Genelkurmay Başkanı Işık Koşaner’in en mahrem yerde yaptığı konuşma çarşaf çarşaf yayınlandı. Bavul bavul “İrtica İle Mücadele Eylem Planı” dokümanları medyaya ve mahkemeye servis edildi. Kasetler dolusu özel namahremler, siyaseti AKP lehine etkilemek için yayınlandı. Bütün bunların hiçbirisinin AKP iktidarı üzerine gitmedi ve dosyalar adeta sümen altı edildi. Başbakan şimdi çıkmış “devletin de mahremi vardır, ailelerin de mahremi vardır. Buna dokunduğunuz anda yargı gereğini yapmak durumundadır” diyor.
AKP, büyütüp beslediği, koruyup kolladığı Frankenştaynlar tarafından ısırılmaya başlayınca, namahrem ve özel hayat aklına geldi. Tayyip Erdoğan, “bu kampanyayı yürütenleri, içeride ve dışarıda açıklamaya başlarsak, ülkemizde yer yerinden oynar”  diye işin içine bir de gizem katıyor. Başbakan Erdoğan, Gezi olaylarını “faiz lobisinin” yaptığını açıkladığında yer yerinden oynamamıştı.

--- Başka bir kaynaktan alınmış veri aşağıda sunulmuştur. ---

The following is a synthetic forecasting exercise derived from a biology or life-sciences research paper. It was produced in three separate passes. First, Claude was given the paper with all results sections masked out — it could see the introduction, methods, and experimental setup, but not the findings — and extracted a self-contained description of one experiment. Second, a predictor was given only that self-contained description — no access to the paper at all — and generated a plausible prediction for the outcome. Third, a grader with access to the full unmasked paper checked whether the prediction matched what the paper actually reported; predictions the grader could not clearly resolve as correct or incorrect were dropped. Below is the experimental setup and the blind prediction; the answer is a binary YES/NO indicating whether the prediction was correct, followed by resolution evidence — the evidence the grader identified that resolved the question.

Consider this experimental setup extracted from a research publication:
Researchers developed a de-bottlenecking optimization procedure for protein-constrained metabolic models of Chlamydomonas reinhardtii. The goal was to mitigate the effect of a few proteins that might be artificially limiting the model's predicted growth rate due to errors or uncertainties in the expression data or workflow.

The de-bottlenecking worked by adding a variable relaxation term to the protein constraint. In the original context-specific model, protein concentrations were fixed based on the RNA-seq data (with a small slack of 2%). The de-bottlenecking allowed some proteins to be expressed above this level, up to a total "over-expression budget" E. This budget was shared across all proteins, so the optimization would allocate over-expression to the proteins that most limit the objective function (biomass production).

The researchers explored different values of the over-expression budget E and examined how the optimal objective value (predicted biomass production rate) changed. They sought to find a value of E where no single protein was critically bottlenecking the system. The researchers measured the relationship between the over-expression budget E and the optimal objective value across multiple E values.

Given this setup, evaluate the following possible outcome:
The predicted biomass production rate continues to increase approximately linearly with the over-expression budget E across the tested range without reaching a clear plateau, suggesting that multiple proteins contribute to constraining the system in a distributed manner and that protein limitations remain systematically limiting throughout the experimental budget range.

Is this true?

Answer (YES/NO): NO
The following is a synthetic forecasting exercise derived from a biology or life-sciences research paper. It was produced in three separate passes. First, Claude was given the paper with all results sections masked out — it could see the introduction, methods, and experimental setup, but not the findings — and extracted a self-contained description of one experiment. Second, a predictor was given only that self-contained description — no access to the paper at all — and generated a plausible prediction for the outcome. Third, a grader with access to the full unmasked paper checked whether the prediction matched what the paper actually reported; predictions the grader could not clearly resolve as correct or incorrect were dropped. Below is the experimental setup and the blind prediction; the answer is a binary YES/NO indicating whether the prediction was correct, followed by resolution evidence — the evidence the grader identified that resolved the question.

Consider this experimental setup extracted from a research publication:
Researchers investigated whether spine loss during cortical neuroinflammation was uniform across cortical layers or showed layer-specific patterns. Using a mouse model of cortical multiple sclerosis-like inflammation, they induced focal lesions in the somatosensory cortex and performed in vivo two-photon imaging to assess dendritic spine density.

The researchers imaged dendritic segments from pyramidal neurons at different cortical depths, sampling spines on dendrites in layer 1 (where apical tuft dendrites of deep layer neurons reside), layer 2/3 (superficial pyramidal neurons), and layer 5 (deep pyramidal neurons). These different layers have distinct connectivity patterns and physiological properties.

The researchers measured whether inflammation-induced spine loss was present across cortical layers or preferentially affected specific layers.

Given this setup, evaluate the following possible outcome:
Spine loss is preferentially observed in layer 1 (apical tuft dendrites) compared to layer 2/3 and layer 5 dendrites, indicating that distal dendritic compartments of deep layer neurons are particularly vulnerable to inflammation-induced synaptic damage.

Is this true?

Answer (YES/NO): NO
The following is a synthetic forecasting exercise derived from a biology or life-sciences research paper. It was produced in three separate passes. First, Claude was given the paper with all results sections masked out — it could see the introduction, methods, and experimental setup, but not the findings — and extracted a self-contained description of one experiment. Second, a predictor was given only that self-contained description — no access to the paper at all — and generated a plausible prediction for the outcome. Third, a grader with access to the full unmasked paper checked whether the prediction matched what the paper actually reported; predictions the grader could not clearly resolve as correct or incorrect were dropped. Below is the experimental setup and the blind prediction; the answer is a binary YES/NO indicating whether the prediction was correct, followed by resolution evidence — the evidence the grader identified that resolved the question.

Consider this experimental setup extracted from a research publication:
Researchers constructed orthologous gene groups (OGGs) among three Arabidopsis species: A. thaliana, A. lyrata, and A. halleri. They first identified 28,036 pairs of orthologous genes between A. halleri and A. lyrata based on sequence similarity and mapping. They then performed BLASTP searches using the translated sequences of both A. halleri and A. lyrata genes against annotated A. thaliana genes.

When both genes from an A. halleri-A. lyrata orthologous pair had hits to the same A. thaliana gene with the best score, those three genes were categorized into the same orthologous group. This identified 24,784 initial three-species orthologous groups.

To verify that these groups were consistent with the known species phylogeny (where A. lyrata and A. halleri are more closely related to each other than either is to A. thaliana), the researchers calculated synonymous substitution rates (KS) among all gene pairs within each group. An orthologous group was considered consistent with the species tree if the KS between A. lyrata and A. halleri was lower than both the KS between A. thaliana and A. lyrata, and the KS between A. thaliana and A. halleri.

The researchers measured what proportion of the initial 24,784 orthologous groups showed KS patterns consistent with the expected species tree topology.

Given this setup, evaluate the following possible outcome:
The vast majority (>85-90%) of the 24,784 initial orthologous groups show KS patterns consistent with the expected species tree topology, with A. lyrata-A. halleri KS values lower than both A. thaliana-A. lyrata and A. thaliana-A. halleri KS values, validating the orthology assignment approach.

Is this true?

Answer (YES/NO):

AKP iktidarı sayesinde Türkiye’de hiçbir olay ya da gelişme yeri yerinden oynatamaz haldedir. AKP zihniyeti, Türkiye’de insanların duyarlılıklarının büyük bir kısmını alıp götürmüştür. Türkiye, AKP iktidarıyla birlikte her şeye açık ve hiçbir şeyin sürpriz olarak görülmediği bir ülke haline gelmiştir. 
Türk toplumu, uyutucu ve uyuşturucu medyanın, büyüklere çözüm masalları anlatan programların ve Tayyip Erdoğan’ın konuşmalarının uyutucu etkisi altına alınmıştır. Televizyonlardaki konuşmalar ‘Hasan Sabah’ın Alamut Kalesi’nde halka yedirdiği afyon etkisi yapmaktadır.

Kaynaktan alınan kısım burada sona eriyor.